Directions: All lines up to and including the one that contains "scientific name: Equus quagga" are to be transcribed exactly, starting from the first line of the records.

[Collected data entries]

/---

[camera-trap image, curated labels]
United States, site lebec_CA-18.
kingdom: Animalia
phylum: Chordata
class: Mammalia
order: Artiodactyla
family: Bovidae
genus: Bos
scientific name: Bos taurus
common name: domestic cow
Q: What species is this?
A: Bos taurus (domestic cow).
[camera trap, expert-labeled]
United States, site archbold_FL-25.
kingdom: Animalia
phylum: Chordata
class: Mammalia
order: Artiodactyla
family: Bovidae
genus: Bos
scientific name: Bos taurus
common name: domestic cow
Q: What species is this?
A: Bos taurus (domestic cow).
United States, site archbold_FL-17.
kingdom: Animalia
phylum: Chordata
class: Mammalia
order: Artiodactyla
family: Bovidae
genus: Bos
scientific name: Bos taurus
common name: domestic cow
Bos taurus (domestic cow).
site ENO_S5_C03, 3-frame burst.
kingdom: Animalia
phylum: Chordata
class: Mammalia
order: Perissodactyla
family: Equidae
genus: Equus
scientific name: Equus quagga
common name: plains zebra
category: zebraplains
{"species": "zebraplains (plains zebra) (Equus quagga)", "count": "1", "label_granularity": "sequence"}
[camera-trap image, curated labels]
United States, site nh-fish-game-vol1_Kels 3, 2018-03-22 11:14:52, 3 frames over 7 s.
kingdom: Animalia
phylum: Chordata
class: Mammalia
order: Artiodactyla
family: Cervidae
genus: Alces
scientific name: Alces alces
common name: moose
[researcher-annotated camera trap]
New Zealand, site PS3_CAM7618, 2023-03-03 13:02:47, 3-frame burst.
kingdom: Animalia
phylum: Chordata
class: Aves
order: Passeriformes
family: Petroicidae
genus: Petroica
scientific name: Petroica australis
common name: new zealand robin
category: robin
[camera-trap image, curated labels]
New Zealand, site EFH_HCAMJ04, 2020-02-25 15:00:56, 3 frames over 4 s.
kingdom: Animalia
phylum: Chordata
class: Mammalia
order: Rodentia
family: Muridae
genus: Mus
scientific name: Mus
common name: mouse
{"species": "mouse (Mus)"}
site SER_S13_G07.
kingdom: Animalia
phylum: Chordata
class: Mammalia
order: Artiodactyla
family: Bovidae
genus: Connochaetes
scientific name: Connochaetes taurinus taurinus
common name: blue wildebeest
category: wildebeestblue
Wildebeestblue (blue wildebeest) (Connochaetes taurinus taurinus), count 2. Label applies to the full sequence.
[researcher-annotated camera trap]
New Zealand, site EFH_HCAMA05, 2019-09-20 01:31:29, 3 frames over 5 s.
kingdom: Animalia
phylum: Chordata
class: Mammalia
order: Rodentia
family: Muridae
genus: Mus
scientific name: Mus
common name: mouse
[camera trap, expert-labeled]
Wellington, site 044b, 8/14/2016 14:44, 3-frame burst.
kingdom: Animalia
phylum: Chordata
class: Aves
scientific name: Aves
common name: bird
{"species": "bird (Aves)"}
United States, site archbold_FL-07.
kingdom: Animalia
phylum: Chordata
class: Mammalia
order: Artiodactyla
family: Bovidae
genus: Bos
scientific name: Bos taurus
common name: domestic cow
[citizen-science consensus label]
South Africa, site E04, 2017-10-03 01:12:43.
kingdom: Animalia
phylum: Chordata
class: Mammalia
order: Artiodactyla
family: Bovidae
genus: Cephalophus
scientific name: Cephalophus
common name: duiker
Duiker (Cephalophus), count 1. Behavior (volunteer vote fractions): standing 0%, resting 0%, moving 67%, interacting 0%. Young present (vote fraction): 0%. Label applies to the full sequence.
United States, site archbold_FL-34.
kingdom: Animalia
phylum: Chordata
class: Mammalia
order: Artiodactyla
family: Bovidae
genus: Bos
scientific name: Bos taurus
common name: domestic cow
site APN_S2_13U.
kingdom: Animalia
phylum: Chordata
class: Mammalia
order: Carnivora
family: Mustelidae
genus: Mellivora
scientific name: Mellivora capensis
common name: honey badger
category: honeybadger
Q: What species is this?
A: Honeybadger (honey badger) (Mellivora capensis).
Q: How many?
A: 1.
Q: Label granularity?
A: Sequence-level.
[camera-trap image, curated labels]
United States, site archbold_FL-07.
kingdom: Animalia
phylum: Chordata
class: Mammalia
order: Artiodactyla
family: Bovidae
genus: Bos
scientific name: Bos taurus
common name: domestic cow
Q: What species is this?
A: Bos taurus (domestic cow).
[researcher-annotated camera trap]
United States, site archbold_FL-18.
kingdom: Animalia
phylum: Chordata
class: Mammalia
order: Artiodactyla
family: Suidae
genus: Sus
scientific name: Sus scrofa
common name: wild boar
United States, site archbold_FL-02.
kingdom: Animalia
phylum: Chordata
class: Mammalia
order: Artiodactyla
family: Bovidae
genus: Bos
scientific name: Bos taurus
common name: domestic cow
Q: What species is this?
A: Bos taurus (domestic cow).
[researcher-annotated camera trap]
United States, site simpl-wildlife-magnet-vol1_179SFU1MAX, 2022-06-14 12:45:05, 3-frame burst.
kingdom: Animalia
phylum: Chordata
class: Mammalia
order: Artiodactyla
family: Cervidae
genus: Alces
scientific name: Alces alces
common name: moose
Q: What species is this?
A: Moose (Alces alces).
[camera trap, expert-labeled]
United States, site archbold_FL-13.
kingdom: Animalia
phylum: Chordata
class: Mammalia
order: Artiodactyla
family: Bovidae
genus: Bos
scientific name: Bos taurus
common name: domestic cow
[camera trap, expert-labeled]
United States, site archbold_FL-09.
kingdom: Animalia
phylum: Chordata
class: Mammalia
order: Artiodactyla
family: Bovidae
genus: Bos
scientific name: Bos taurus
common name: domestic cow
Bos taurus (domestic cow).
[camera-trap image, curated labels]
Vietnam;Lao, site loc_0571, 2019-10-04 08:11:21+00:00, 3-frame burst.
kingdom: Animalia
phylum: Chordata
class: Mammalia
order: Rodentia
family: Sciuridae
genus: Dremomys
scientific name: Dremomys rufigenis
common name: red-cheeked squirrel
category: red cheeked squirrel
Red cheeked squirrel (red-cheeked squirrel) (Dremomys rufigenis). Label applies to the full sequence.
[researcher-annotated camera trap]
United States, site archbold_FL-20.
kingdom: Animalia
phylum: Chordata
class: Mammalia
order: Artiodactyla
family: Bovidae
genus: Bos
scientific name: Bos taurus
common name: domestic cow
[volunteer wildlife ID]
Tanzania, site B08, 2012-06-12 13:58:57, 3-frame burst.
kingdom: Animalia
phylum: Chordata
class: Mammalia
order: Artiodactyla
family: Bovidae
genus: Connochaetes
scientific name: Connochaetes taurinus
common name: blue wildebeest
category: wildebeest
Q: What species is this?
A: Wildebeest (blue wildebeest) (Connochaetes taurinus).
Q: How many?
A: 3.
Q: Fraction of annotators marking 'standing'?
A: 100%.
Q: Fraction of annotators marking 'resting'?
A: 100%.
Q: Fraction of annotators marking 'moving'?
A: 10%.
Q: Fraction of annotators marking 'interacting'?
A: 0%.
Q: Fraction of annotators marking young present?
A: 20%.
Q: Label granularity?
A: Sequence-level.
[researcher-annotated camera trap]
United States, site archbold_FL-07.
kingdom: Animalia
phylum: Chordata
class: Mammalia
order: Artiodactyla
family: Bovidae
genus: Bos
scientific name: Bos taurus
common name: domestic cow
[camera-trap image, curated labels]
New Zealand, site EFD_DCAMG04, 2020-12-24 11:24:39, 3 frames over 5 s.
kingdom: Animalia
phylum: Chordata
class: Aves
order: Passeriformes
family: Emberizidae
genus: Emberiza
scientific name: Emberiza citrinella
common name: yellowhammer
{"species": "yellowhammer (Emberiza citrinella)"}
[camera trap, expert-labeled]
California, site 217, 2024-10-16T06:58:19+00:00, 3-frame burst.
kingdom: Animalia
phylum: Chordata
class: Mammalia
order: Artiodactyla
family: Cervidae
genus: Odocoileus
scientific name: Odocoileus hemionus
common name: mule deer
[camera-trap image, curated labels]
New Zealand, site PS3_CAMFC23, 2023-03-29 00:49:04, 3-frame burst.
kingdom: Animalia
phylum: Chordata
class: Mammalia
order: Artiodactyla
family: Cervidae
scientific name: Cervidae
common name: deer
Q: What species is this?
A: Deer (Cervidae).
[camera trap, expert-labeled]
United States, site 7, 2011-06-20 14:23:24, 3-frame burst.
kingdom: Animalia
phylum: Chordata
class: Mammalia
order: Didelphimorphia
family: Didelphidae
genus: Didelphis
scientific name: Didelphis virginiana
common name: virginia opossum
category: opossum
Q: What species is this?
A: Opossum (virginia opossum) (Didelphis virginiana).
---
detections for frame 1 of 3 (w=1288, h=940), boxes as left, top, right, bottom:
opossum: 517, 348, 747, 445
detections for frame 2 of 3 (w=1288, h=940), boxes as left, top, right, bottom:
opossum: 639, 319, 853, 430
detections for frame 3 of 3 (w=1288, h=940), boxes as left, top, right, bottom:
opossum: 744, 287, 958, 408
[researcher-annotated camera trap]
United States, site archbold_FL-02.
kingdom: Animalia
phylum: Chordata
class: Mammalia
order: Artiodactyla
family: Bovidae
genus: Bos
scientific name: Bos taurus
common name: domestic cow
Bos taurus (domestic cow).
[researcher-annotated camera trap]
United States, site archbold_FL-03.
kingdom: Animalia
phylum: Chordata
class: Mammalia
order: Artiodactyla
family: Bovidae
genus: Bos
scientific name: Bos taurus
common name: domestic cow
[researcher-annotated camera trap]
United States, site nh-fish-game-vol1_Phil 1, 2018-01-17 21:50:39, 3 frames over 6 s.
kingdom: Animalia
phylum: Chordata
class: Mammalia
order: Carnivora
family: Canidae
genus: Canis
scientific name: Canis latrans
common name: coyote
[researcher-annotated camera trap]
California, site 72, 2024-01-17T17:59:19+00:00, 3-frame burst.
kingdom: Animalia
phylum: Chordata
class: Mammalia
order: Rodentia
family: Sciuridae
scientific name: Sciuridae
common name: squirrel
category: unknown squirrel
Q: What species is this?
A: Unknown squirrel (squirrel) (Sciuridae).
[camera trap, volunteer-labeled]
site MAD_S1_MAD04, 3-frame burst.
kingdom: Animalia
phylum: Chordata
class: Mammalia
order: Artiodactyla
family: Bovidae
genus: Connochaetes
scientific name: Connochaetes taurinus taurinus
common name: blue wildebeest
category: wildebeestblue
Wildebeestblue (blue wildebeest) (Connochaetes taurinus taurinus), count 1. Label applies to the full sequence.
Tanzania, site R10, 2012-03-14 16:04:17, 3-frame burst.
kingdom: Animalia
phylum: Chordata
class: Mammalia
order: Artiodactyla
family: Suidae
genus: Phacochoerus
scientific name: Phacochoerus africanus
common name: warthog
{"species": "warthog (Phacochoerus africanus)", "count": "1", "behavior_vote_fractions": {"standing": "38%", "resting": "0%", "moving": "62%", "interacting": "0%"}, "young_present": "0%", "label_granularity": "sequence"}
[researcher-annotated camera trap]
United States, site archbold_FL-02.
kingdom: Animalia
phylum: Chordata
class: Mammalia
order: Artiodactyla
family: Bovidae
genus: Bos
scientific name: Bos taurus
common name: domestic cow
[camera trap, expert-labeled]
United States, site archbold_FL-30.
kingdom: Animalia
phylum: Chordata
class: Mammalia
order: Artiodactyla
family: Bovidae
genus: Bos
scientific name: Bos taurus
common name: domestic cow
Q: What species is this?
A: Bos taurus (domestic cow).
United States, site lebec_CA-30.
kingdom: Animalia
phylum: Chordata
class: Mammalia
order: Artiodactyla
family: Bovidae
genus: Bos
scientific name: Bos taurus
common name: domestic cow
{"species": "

\---

Response:
[camera-trap image, curated labels]
United States, site lebec_CA-18.
kingdom: Animalia
phylum: Chordata
class: Mammalia
order: Artiodactyla
family: Bovidae
genus: Bos
scientific name: Bos taurus
common name: domestic cow
Q: What species is this?
A: Bos taurus (domestic cow).
[camera trap, expert-labeled]
United States, site archbold_FL-25.
kingdom: Animalia
phylum: Chordata
class: Mammalia
order: Artiodactyla
family: Bovidae
genus: Bos
scientific name: Bos taurus
common name: domestic cow
Q: What species is this?
A: Bos taurus (domestic cow).
United States, site archbold_FL-17.
kingdom: Animalia
phylum: Chordata
class: Mammalia
order: Artiodactyla
family: Bovidae
genus: Bos
scientific name: Bos taurus
common name: domestic cow
Bos taurus (domestic cow).
site ENO_S5_C03, 3-frame burst.
kingdom: Animalia
phylum: Chordata
class: Mammalia
order: Perissodactyla
family: Equidae
genus: Equus
scientific name: Equus quagga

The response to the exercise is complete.